▶ Exercise aim: Reproduce all of the following material word for word, from start to finish.

▶ Entries shown:

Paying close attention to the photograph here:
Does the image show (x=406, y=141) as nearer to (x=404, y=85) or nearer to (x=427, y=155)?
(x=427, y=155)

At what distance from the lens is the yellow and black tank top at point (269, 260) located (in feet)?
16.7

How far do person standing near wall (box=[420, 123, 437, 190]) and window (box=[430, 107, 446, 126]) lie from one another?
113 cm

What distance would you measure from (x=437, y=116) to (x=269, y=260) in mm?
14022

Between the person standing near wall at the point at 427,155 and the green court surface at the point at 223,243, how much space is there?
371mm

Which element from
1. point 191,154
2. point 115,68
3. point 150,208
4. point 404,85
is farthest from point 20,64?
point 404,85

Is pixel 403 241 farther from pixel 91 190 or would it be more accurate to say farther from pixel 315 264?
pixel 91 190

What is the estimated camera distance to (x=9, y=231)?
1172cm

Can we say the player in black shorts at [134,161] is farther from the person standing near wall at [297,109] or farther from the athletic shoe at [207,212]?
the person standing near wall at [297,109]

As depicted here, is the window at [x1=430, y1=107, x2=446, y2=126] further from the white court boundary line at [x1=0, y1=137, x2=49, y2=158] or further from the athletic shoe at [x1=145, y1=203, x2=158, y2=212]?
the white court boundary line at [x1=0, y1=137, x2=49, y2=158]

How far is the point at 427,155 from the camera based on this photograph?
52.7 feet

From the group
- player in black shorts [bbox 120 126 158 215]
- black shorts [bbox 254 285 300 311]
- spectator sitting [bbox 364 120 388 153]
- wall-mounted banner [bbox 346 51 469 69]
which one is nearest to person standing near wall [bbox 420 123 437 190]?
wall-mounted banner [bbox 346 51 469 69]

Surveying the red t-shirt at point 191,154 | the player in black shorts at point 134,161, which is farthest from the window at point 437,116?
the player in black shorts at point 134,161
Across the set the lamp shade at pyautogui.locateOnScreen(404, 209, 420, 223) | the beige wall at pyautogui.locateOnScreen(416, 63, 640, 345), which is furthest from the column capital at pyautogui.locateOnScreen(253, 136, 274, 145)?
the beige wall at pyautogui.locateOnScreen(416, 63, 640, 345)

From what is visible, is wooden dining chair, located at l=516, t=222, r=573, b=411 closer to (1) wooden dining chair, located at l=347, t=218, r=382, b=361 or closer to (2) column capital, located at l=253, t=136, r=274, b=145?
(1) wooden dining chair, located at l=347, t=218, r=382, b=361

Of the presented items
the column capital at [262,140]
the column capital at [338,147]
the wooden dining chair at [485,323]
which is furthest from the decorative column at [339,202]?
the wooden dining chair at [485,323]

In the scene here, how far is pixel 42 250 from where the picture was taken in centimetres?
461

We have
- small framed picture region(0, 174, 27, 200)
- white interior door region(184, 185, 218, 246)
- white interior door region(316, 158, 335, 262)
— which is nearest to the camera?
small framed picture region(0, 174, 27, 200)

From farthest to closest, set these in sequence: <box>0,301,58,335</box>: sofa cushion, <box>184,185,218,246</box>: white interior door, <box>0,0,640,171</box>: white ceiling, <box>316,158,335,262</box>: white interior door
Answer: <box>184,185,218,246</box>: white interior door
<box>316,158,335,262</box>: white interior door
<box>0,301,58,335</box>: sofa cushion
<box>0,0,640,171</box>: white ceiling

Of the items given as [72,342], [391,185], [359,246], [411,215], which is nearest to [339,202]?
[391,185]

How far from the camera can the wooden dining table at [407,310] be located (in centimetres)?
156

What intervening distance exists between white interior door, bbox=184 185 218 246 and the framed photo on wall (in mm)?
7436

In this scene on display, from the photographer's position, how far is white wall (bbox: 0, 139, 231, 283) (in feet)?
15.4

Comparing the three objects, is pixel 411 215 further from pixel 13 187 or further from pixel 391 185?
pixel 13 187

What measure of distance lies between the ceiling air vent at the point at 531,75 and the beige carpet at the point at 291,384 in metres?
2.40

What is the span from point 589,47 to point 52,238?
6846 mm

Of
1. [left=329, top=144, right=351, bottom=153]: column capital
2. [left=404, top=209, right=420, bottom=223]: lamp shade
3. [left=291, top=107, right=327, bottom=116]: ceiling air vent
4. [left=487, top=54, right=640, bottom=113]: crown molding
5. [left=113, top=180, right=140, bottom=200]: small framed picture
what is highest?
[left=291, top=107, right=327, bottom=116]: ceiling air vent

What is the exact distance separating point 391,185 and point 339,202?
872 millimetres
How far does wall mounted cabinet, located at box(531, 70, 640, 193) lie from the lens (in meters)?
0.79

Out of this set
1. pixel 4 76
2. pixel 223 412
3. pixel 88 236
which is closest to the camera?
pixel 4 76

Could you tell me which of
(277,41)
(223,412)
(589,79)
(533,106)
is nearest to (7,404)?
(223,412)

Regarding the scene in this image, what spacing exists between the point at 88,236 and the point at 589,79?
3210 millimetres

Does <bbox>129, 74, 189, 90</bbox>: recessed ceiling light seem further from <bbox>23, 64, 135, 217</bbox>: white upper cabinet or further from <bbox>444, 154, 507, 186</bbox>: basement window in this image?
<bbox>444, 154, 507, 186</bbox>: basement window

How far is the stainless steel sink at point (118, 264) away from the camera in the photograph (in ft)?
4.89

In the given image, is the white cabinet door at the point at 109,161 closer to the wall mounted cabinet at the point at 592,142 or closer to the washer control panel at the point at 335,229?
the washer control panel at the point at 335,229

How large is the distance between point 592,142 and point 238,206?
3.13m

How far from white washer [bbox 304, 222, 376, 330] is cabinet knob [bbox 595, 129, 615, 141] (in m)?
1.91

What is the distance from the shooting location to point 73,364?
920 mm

▶ Task response:
Paying close attention to the photograph here:
Does the image show (x=406, y=141) as nearer to (x=404, y=85) or nearer to (x=427, y=155)?
(x=427, y=155)

At what distance from the lens is the yellow and black tank top at point (269, 260) located (in feet)?
16.7

How far do person standing near wall (box=[420, 123, 437, 190]) and window (box=[430, 107, 446, 126]) lie from one another?
113 cm

What distance would you measure from (x=437, y=116) to (x=269, y=260) in mm?
14022

Between the person standing near wall at the point at 427,155 and the green court surface at the point at 223,243, how much space is there?
371mm

Which element from
1. point 191,154
2. point 115,68
3. point 150,208
4. point 404,85
is farthest from point 20,64?
point 404,85

Is pixel 403 241 farther from pixel 91 190 or would it be more accurate to say farther from pixel 315 264?
pixel 91 190

What is the estimated camera distance to (x=9, y=231)?
1172cm

Can we say the player in black shorts at [134,161] is farther from the person standing near wall at [297,109] or farther from the athletic shoe at [207,212]?
the person standing near wall at [297,109]

As depicted here, is the window at [x1=430, y1=107, x2=446, y2=126] further from the white court boundary line at [x1=0, y1=137, x2=49, y2=158] or further from the athletic shoe at [x1=145, y1=203, x2=158, y2=212]?
the white court boundary line at [x1=0, y1=137, x2=49, y2=158]

How far is the point at 427,155 from the camera based on this photograph?
52.7 feet

From the group
- player in black shorts [bbox 120 126 158 215]
- black shorts [bbox 254 285 300 311]
- spectator sitting [bbox 364 120 388 153]
- wall-mounted banner [bbox 346 51 469 69]
which one is nearest to person standing near wall [bbox 420 123 437 190]?
wall-mounted banner [bbox 346 51 469 69]

Surveying the red t-shirt at point 191,154 | the player in black shorts at point 134,161, which is farthest from the window at point 437,116?
the player in black shorts at point 134,161
Across the set the lamp shade at pyautogui.locateOnScreen(404, 209, 420, 223) | the beige wall at pyautogui.locateOnScreen(416, 63, 640, 345), which is furthest from the column capital at pyautogui.locateOnScreen(253, 136, 274, 145)?
the beige wall at pyautogui.locateOnScreen(416, 63, 640, 345)

From what is visible, is wooden dining chair, located at l=516, t=222, r=573, b=411 closer to (1) wooden dining chair, located at l=347, t=218, r=382, b=361 or closer to (2) column capital, located at l=253, t=136, r=274, b=145?
(1) wooden dining chair, located at l=347, t=218, r=382, b=361

Of the presented items
the column capital at [262,140]
the column capital at [338,147]
the wooden dining chair at [485,323]
which is furthest from the decorative column at [339,202]?
the wooden dining chair at [485,323]

In the scene here, how far is pixel 42 250 from where the picture was taken in centimetres?
461

We have
- small framed picture region(0, 174, 27, 200)
- white interior door region(184, 185, 218, 246)
- white interior door region(316, 158, 335, 262)
— which is nearest to the camera?
small framed picture region(0, 174, 27, 200)

From farthest to closest, set these in sequence: <box>0,301,58,335</box>: sofa cushion, <box>184,185,218,246</box>: white interior door, <box>0,0,640,171</box>: white ceiling, <box>316,158,335,262</box>: white interior door
Answer: <box>184,185,218,246</box>: white interior door
<box>316,158,335,262</box>: white interior door
<box>0,301,58,335</box>: sofa cushion
<box>0,0,640,171</box>: white ceiling

Of the items given as [72,342], [391,185], [359,246], [411,215], which is nearest to [339,202]?
[391,185]

How far from the camera can the wooden dining table at [407,310] be located (in centimetres)?
156

What intervening distance exists between white interior door, bbox=184 185 218 246 and the framed photo on wall (in mm)?
7436

In this scene on display, from the photographer's position, how far is white wall (bbox: 0, 139, 231, 283) (in feet)?
15.4

Comparing the three objects, is pixel 411 215 further from pixel 13 187 or further from pixel 391 185?
pixel 13 187

What measure of distance lies between the ceiling air vent at the point at 531,75 and the beige carpet at the point at 291,384 in metres?
2.40

What is the span from point 589,47 to point 52,238?
6846 mm

Of
1. [left=329, top=144, right=351, bottom=153]: column capital
2. [left=404, top=209, right=420, bottom=223]: lamp shade
3. [left=291, top=107, right=327, bottom=116]: ceiling air vent
4. [left=487, top=54, right=640, bottom=113]: crown molding
5. [left=113, top=180, right=140, bottom=200]: small framed picture
what is highest?
[left=291, top=107, right=327, bottom=116]: ceiling air vent

What is the exact distance separating point 391,185 and point 339,202?
872 millimetres
How far does wall mounted cabinet, located at box(531, 70, 640, 193) lie from the lens (in meters)?
0.79

Out of this set
1. pixel 4 76
2. pixel 223 412
3. pixel 88 236
which is closest to the camera?
pixel 4 76

Could you tell me which of
(277,41)
(223,412)
(589,79)
(533,106)
is nearest to (7,404)?
(223,412)

Regarding the scene in this image, what spacing exists between the point at 88,236 and the point at 589,79?
3210 millimetres

Does <bbox>129, 74, 189, 90</bbox>: recessed ceiling light seem further from <bbox>23, 64, 135, 217</bbox>: white upper cabinet or further from <bbox>444, 154, 507, 186</bbox>: basement window in this image?
<bbox>444, 154, 507, 186</bbox>: basement window

How far is the stainless steel sink at point (118, 264) away from the camera in the photograph (in ft)?
4.89

In the given image, is the white cabinet door at the point at 109,161 closer to the wall mounted cabinet at the point at 592,142 or closer to the washer control panel at the point at 335,229?
the washer control panel at the point at 335,229

How large is the distance between point 592,142 and point 238,206?
3.13m

How far from white washer [bbox 304, 222, 376, 330] is cabinet knob [bbox 595, 129, 615, 141] (in m)?
1.91

What is the distance from the shooting location to point 73,364?
920 mm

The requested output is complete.